#### [BACAAN YANG DIBERIKAN]
________

Konsep Total Football ini ketika di praktekkan dengan baik dan benar akan menampilkan permainan sepak bola yang menghibur, eksploitatif, dominan dan superior. Gaya permainan inilah yang kemudian menjadi jati diri permainan Belanda. Bukan Belanda namanya kalau tidak menerapkan Total Football.
Begitu bangganya orang Belanda akan konsep ini, maka seakan mereka tidak peduli akan pencapaian tim nasional mereka yang miskin prestasi, kalau tidak bisa dibilang nihil, di kancah dunia. Bahkan konsep permaianan ini jauh lebih di puja oleh rakyat Belanda ketimbang pelatih maupun pemain-pemain bintang mereka. Pelatih dan pemain boleh datang dan pergi, namun Total Football harus tetap tinggal.

________

#### [CATATAN DATA]
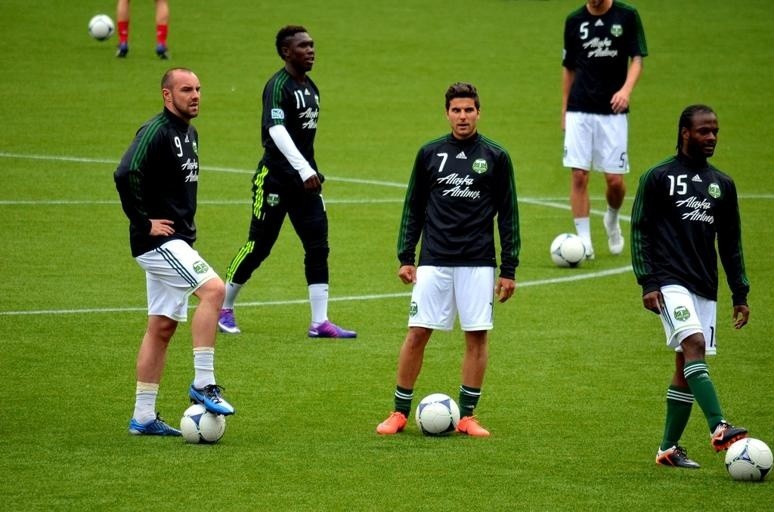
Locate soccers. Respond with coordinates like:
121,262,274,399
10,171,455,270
416,393,460,435
726,437,770,482
89,15,114,41
550,234,587,270
180,404,224,441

________

#### [APA YANG DIMINTA]
Tuliskan lanjutan bacaan tentang konsep Total Football Belanda, dimulai setelah kalimat terakhirnya.

#### [JAWABAN TERTULIS]
BELANDA ALA VAN MARWIJK
Semenjak mengambil alih tim nasional Belanda dari tangan Marco van Basten pada tahun 2008, Bert van Marwijk seakan menjadi “anak durhaka” karena telah mengkhianati rakyat Belanda dengan meninggalkan konsep permainan yang dipuja tersebut. Pelatih yang tidak punya pengalaman dalam melatih tim nasional ini dianggap terlalu memainkan sepak bola yang pragmatis dan melupakan aspek keindahan dari permainan itu sendiri.
Van Marwijk memiliki alasan tersendiri. Mantan pelatih Feyenoord ini beranggapan bahwa dalam sebuah permainan sepak bola kemenangan lebih penting di bandingkan dengan keindahan permainan itu sendiri. Bahkan tanpa ragu Ia menyiratkan bahwa konsep total football sudah usang.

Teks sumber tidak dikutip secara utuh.